C’est la chanson qui me renvoie le plus à tes anciens albums comme Shankly Gates particulièrement la ligne de basse sur le refrain qui est un peu une marque de fabrique. Cela me donne l’opportunité d’aborder la question de la place de Fell dans ta discographie. J’ai le sentiment que c’est une successeur direct de Happy Go-Unlucky tout en incorporant l’esprit de Homeless House quelque part (et un peu de Bringing in the Blue également). Comment penses-tu que ton écriture a évolué depuis ton dernier album ?
Je pense qu’elle a évolué dans le sens où je progresse et que je suis probablement plus confiant dans ce que je veux exprimer – plus efficace aussi. D’une certaine façon, les auditeurs sont mieux placés que moi pour décider de cela. Quoi que je fasse, je ne le fais pas consciemment et donc c’est difficile pour moi de l’analyser. C’est toujours juste de la communication – une expression abstraite de ce que c’est d’observer la vie à travers ma propre interface. J’ai toujours essayé de le faire aussi honnêtement que possible sans penser à qui ça conviendrait et comment ça allait être reçu.

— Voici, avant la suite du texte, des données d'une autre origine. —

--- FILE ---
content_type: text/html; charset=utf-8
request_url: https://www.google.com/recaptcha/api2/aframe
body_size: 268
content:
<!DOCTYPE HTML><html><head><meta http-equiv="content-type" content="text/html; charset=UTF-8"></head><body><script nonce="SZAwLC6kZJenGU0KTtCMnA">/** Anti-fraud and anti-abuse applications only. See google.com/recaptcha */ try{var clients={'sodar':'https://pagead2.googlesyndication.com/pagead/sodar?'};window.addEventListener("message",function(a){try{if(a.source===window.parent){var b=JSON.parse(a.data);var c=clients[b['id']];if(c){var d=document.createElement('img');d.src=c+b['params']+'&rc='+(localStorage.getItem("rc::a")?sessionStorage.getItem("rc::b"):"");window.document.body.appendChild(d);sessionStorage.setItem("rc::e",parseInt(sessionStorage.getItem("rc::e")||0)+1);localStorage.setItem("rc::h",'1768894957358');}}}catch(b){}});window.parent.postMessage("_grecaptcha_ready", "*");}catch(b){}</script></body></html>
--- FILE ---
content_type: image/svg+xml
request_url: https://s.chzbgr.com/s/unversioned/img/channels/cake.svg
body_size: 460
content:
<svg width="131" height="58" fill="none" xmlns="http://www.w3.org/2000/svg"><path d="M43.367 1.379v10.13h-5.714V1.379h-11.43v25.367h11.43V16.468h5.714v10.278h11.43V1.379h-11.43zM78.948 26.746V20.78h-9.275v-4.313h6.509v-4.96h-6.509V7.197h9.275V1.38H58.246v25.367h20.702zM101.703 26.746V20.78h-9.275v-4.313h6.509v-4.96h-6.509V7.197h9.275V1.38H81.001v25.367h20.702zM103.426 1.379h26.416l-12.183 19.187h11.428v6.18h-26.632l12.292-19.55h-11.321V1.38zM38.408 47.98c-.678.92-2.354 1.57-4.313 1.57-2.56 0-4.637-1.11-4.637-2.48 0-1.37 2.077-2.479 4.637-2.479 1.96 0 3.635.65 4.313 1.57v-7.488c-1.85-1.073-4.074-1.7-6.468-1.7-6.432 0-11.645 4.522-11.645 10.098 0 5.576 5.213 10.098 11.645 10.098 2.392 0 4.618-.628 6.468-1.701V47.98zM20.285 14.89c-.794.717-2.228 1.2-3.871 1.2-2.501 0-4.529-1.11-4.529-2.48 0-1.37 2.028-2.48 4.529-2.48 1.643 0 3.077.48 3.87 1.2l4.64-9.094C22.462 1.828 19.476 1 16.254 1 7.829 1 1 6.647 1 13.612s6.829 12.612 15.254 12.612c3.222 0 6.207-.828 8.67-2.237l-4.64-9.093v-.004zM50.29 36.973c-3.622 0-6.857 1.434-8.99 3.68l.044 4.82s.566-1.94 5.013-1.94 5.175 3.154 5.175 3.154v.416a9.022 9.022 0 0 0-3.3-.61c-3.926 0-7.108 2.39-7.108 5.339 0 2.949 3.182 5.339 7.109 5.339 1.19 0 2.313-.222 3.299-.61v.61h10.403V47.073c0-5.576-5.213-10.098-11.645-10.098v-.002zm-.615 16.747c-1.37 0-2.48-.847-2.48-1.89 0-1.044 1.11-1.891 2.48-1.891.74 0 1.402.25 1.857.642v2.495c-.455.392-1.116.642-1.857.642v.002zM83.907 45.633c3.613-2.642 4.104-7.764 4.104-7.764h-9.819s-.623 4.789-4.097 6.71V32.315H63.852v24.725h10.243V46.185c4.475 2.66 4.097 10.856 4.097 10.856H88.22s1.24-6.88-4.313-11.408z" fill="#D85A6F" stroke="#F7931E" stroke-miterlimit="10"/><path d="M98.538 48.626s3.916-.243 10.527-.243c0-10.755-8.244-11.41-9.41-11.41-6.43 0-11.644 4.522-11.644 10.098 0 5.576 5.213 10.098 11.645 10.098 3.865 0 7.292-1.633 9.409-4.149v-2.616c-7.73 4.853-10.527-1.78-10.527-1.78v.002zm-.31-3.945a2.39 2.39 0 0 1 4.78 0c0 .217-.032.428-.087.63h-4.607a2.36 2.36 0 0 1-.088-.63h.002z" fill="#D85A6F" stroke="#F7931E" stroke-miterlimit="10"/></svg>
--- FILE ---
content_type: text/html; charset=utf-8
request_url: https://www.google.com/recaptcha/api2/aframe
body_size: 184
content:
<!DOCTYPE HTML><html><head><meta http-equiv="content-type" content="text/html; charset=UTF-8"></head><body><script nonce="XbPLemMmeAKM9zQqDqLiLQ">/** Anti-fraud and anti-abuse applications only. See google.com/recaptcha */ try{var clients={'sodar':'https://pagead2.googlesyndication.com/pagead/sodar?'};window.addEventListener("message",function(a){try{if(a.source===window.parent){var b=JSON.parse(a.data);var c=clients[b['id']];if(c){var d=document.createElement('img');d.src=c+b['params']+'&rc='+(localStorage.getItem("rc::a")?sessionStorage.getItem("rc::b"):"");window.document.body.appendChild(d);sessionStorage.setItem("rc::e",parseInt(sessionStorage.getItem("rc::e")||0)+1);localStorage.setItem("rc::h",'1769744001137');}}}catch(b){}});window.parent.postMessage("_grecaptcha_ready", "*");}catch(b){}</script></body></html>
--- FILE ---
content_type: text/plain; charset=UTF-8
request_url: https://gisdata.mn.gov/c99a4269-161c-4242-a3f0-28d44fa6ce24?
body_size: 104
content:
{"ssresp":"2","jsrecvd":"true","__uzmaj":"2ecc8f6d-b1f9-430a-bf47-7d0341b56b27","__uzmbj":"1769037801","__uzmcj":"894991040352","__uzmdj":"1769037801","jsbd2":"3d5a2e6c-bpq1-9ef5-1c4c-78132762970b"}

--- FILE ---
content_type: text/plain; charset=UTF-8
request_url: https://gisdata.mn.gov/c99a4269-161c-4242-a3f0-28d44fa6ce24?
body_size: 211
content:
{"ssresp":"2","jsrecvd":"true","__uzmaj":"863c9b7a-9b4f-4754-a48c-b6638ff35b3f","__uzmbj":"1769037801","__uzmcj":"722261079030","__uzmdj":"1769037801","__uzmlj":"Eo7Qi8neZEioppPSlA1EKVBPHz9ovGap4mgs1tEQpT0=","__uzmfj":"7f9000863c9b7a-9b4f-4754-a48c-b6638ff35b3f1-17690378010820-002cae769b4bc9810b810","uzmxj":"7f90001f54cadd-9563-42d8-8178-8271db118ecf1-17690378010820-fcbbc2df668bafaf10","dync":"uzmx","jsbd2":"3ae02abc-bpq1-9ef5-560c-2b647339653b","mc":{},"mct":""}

Flowers Will Grow on this Stony Ground


C’est peut-être bien ma préférée. Avec un début qui rappelle Everybody’s Got to Learn Sometime, elle évolue ensuite vers quelque chose de complètement différent (quelque part entre Robert Wyatt et une bande originale de Jon Brion). En terme d’humeur, ça pourrait être une chanson de Bringing in the Blue. C’est une fin parfaite pour l’album. Comme ça t’a pris 14 ans pour sortir ce nouvel album, je me demandais quand ces chansons ont été écrites. Écris-tu beaucoup (ce qui voudrait dire que beaucoup de chansons finissent à la poubelle parce que tu ne les estimes pas assez bonnes) ?
C’est bien que tu mentionnes ces gens parce que je les aime et qu’il y a quelque chose qui résonne en moi quand j’entends leur musique. Une espèce de tristesse – la condition humaine mêlée à une sorte d’émerveillement innocent d’être vivant.
Oui, j’écris beaucoup… pratiquement tous les jours si je peux. Des idées sont rejetées si elles ne conviennent pas ou si je pense qu’elles ne sont pas suffisamment bonnes. Certaines vont même jusqu’à être enregistrées avant que je décide qu’elles ne sont pas bonnes. Il y a tellement d’esquisses et de chansons à moitié terminées. Toutes les chansons de cet album sont des idées rejetées que j’ai fini par sauvegarder.